Microsoft tłumaczy, dlaczego nie ujawnia sprzedaży konsol Xbox
Sprzedaż się nie liczy.
Zarówno Sony jak i Nintendo regularnie dzielą się danymi sprzedażowymi swoich konsol. Microsoft też to robił, ale przestał w 2015 roku, od tamtej pory dość wybiórczo i ostrożnie chwaląc się sprzedażą Xboksów. Dyrektor finansowy tłumaczy, co stoi za tą decyzją - argumenty są nam raczej dobrze znane.
Podczas wydarzenia Wells Fargo 2023 TMT Summit wypowiedział się na ten temat Tim Stuart, a więc właśnie Chief Financial Officer w dziale Xbox. Menedżer twierdzi, że dane sprzedażowe nie są wyznacznikiem tego, jak Xbox radzi sobie na rynku.

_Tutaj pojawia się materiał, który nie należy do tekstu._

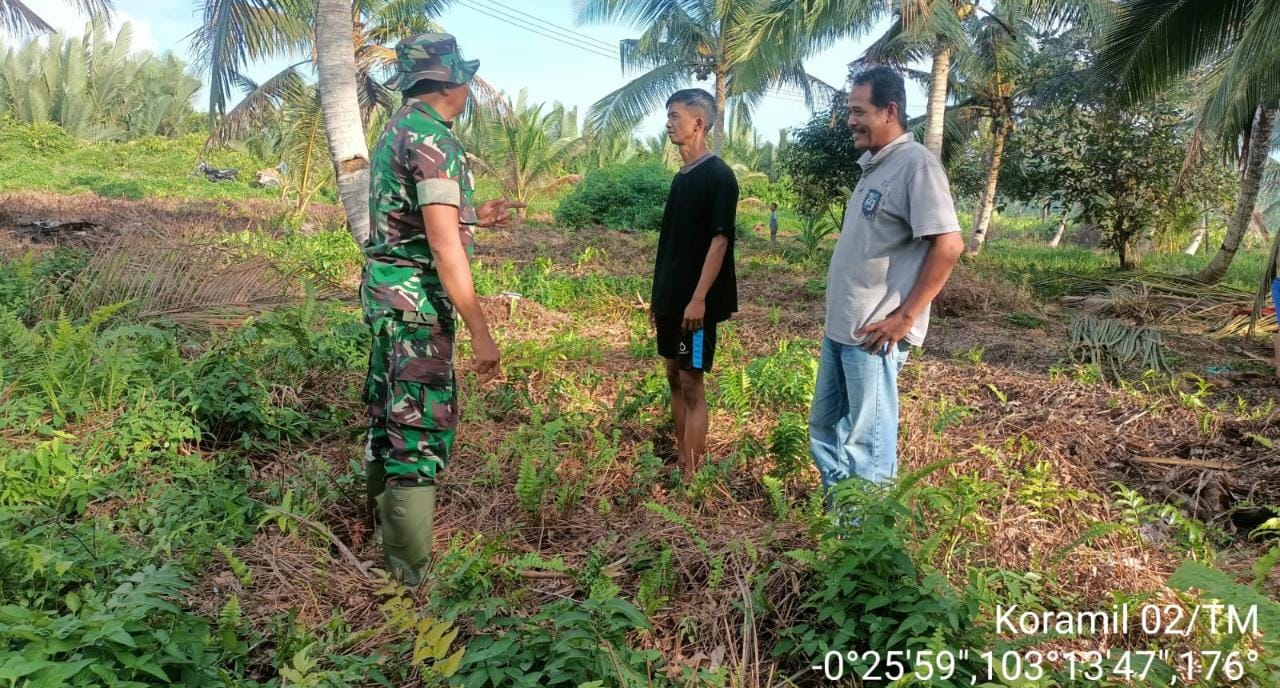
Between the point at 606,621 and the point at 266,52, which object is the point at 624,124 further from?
the point at 606,621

- Początkowo reakcje były takie: „Co wy robicie, jesteście firmą Xbox i nie podajecie nam wyników sprzedaży, to nie ma sensu” - wspomina Tim Stuart, cytowany przez GameSpot. - Tak naprawdę to był pierwszy moment, w którym powiedzieliśmy „Nie, liczy się treść i usługi”.
Dyrektor finansowy tłumaczy, że dla Microsoftu większe znaczenie od liczby sprzedanych konsol ma liczba klientów, a także przychody z marki Xbox, która nie stawia w pierwszej kolejności na konsole. Misją Xboksa jest też dotarcie ze światem gier do różnych użytkowników i na różne sposoby - nie tylko poprzez klasyczne kupowanie gier, ale też korzystanie z Game Passa czy oglądanie reklam, by móc zagrać w tytuły mobilne.
Tim Stuart twierdzi też, że wiele rejonów świata nie żyje gamingiem z konsol, a właśnie streamingiem i grami mobilnymi - podane przykłady to Afryka, Indie i Azja Południowo-Wschodnia.
Znaczenie dla Xboksa ma też podobno potencjał rynkowy użytkowników. Odbiorcami konsol jest „kilkaset milionów graczy”, pecetów ok. 400 milionów, a gier mobilnych - „miliardy” osób.